§ **EXERCISE REQUIREMENTS**
Update the lines below by replacing "floating market boat" with "floating market vessel" wherever it occurs, keeping everything else the same. Leave the pictures out of your answer.

───── GIVEN RECORDS

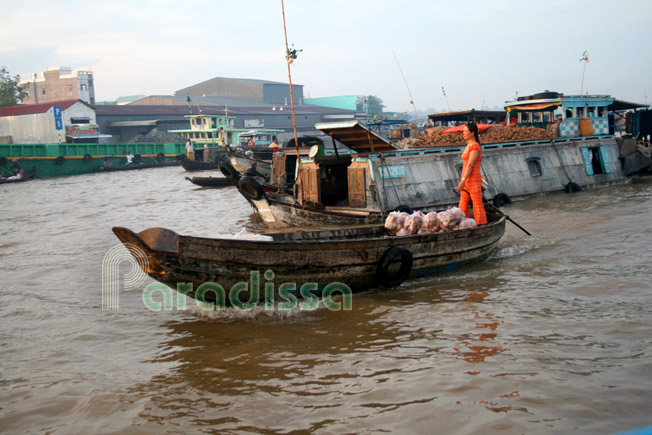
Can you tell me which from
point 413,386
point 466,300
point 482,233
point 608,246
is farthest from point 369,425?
point 608,246

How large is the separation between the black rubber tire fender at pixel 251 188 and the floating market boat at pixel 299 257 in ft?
14.6

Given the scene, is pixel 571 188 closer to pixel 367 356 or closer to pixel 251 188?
pixel 251 188

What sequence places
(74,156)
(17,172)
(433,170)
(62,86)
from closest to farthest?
1. (433,170)
2. (17,172)
3. (74,156)
4. (62,86)

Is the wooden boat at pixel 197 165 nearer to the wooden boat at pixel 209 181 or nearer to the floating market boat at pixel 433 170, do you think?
the wooden boat at pixel 209 181

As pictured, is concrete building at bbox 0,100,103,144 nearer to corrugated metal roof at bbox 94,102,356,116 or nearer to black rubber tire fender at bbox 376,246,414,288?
corrugated metal roof at bbox 94,102,356,116

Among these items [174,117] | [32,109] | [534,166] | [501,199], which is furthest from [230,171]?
[174,117]

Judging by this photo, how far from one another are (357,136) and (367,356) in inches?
279

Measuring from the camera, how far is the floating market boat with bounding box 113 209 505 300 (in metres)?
5.72

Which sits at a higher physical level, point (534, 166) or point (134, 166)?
point (134, 166)

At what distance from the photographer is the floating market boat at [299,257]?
5.72 metres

──────────

§ **FULL OUTPUT**
Can you tell me which from
point 413,386
point 466,300
point 482,233
point 608,246
is farthest from point 369,425?
point 608,246

How large is the separation between the black rubber tire fender at pixel 251 188 and the floating market vessel at pixel 299 257 in ft?
14.6

Given the scene, is pixel 571 188 closer to pixel 367 356 or closer to pixel 251 188?
pixel 251 188

What sequence places
(74,156)
(17,172)
(433,170)
(62,86)
from closest to farthest?
1. (433,170)
2. (17,172)
3. (74,156)
4. (62,86)

Is the wooden boat at pixel 197 165 nearer to the wooden boat at pixel 209 181 or nearer to the floating market vessel at pixel 433 170, do you think?
the wooden boat at pixel 209 181

As pictured, is concrete building at bbox 0,100,103,144 nearer to corrugated metal roof at bbox 94,102,356,116 or nearer to black rubber tire fender at bbox 376,246,414,288?
corrugated metal roof at bbox 94,102,356,116

Among these items [174,117] | [32,109] | [534,166] | [501,199], which is furthest from [230,171]?
[174,117]

Judging by this photo, how far from one another are (357,136) and (367,356) in inches?
279

Measuring from the camera, how far is the floating market vessel with bounding box 113 209 505 300 (in metres)?
5.72

Which sits at a higher physical level, point (534, 166) or point (134, 166)?
point (134, 166)

At what distance from the photographer is the floating market vessel at [299,257]?
5.72 metres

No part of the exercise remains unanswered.